Elizabeth “Lizzie” Cheeseman, a chemical engineering student at Loughborough University in England, earned a coveted spot in the 2014 HSCI Internship Program by winning a UK-wide competition sponsored by the EPSRC Centre for Innovative Manufacturing in Regenerative Medicine. As her prize, Cheeseman spent ten weeks in the Center for Human Cell Therapy at Boston Children’s Hospital, where she worked with her mentors to develop a way to label lung stem cells using iron particles, which would allow the cells to be tracked with MRI scanners if infused in a patient with a disease like emphysema. She spoke with Stem Cell Lines about her summer experience:

Q: As an engineering student, what inspired you to apply for a stem cell internship?
Cheeseman: I’ve had an interest in healthcare from a young age. My grandmother was diagnosed with renal failure when I was about ten, and my mom used to take me to the hospital with her. I met with all of my grandmother’s doctors and they would explain to me all the different tablets she had to take and why.

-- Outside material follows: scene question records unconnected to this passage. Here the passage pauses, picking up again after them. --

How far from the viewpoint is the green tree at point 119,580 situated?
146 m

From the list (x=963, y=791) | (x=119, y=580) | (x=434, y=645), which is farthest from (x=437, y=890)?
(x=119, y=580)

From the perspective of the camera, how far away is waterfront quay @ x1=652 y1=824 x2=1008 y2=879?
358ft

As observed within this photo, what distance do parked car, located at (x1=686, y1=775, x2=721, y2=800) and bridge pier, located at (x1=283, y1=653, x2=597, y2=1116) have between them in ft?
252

I knew that I couldn’t go into medicine, however, because I was terribly squeamish. My grandmother developed diabetes as well, and when I used to help her take the blood tests I would have to sit down after seeing even the tiniest drop of blood. I ended up going into chemical engineering because it gave me other options to do healthcare. I was looking to do a semester-long project at the EPSRC and came across this internship, and it’s just gone from there.

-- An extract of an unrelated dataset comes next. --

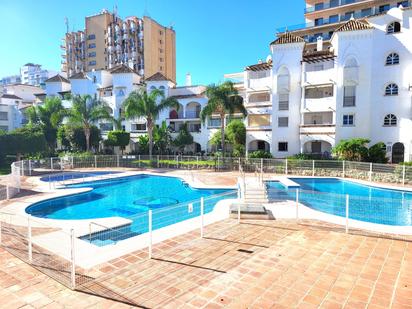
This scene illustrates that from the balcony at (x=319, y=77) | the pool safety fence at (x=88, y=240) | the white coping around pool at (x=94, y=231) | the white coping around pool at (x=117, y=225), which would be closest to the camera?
the pool safety fence at (x=88, y=240)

Q: What was the most unexpected part of working in a biology lab?
Cheeseman : I’d say the clinical things were weird for me. The Center for Human Cell Therapy is a translational lab, and so they help different researchers and organizations get their drugs to be FDA-approved. They’d get, for example, mobilized peripheral blood— blood that has a lot of white blood cells—and then find techniques to improve how it’ s used in the clinic. The lab also gets things like corneas. I tried to watch one of my col - leagues do a dissection and I just felt the color drain out of me.

Q: Do you feel like the lab was a good match for you?
Cheeseman: The lab was the perfect match for me; not just in terms of the project that I worked on, but the overall goal of trying to translate basic research for the clinic. Even on my final day of the internship, the novelty never wore off. I was as excited to come into the lab as I was on the first day. I experienced some issues—ultimately my project yielded mixed results—but I enjoyed the challenge. Even if I had negative results, it’d still be a result. It’s almost as if there is no failure in science, because you’re continually adding to this breadth of knowledge. I just find it fascinating.

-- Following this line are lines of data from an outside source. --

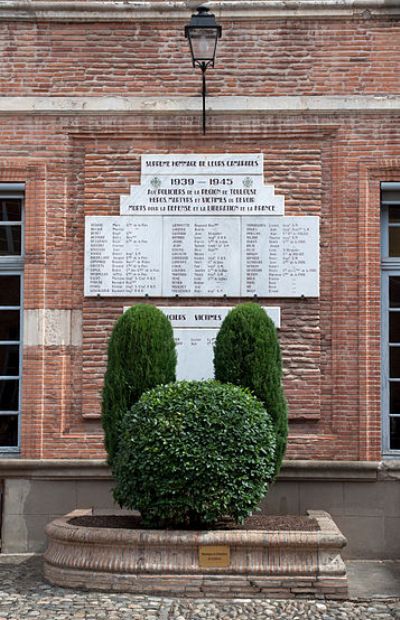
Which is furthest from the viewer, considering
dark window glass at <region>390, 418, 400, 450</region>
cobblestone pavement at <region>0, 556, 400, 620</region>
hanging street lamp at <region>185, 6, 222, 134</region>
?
dark window glass at <region>390, 418, 400, 450</region>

Q: Has using the scientific method made you a better engineer?
Cheeseman: I think so. It gives you a different approach to things—a more flexible view. Engineers tend to think in binary terms; it either is or it isn’t. Biologists are more comfortable dealing with gray areas and complexity, and so I tried to take some of that attitude back with me.

Q: What do you see yourself doing in the future?
Cheeseman: I’ve gone from not really knowing what I want to do for a career this time last year to being dead set on doing a PhD and some sort of research experience. I don’t know where it’s going to take me in the long term, but I know that I’ll love what I’m doing.